僕は貞夫さんを聴き続けて40年余。気合いを入れて聴き始めたのは、例のフュージョンの好盤『California Shower』からである。とにかく僕は貞夫さんのアルト・サックスの音が大好きだ。スッと伸びた明るくブリリアントな響き。流麗ではあるが芯がしっかり入ったフレーズ。ビ・バップ仕込みの光速テクニック。しかし、一番の魅力はフレーズに溢れる「歌心」。
そんな貞夫さんの最新作が『Re-Bop the Night』(写真左)。昨年の日本ツアーから8か所のベスト・テイク12曲。ちなみにパーソネルは、渡辺貞夫 (as), Russell Ferrante (p), Ben Williams (b), Kendrick Scott (ds)。イエロージャケッツのオリジナルメンバーであるベテラン、フェランテのピアノを核に、新世代ジャズシーンを担うベースとドラムがバックを支える。
今年で86歳なんて嘘だろう、と思う。貞夫さんのアルト・サックスは絶好調。特に、この盤、ライブ録音盤だけに、貞夫さんのアルトの躍動感が半端ない。力の入れ具合も塩梅良く、力感溢れるバップなフレーズから、優しさを湛えたバラードなフレーズまで、硬軟自在、変幻自在、質実剛健なアルト・サックスが素晴らしい。

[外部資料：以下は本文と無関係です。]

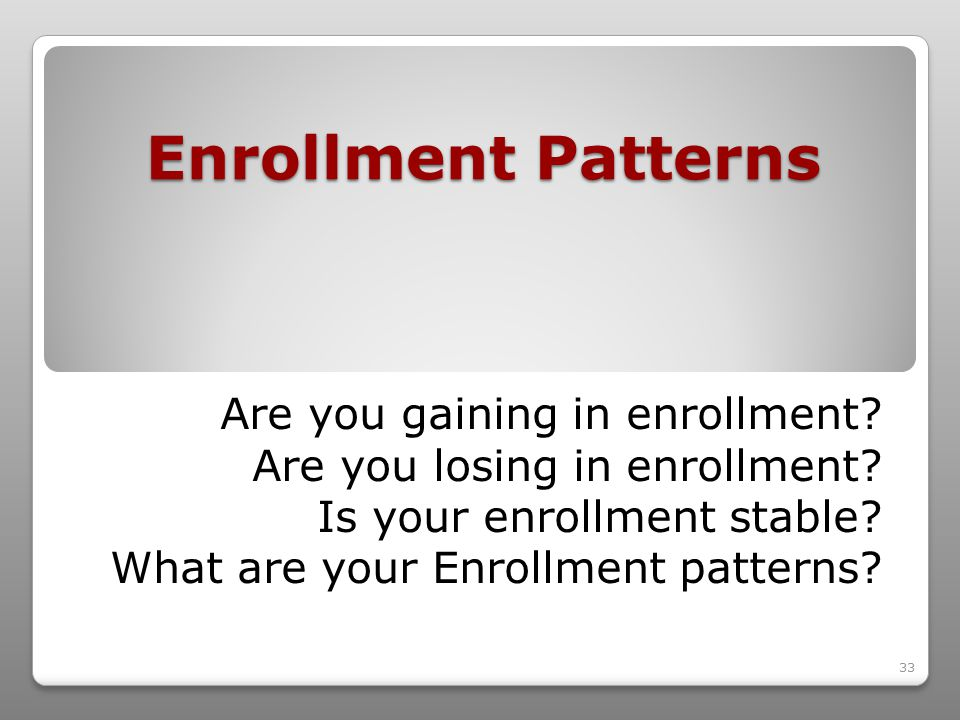 33 Enrollment Patterns Are you gaining in enrollment.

貞夫さんのアルトの素晴らしさの次に、しっかりと耳に残るのが、フェランテのピアノの良い響き。ファンクネスが殆ど感じられない、自然や空間を想起するネイチャー・ジャズの側面と、現代の新主流派と呼んで良いほどの、静的でスピリチュアルなモード・ジャズの側面の両方を上手くハイブリッドした様なピアノは聴きものである。
このライブ盤での貞夫さんのアルト・サックスの躍動感が実に心地良い。バックのフェランテがメインのリズム・セクションも隅に置けない素晴らしさ。実に聴いていて楽しく、聴き応えのあるメインストリーム・ジャズ。それぞれの楽器の音も良好。万人にお勧めの「貞夫流ネオ・ハードバップ」な演奏に感心することしきり、である。
東日本大震災から8年1ヶ月。忘れてはならない。常に関与し続ける。がんばろう東北、がんばろう関東。自分の出来ることから、ずっと復興に協力し続ける。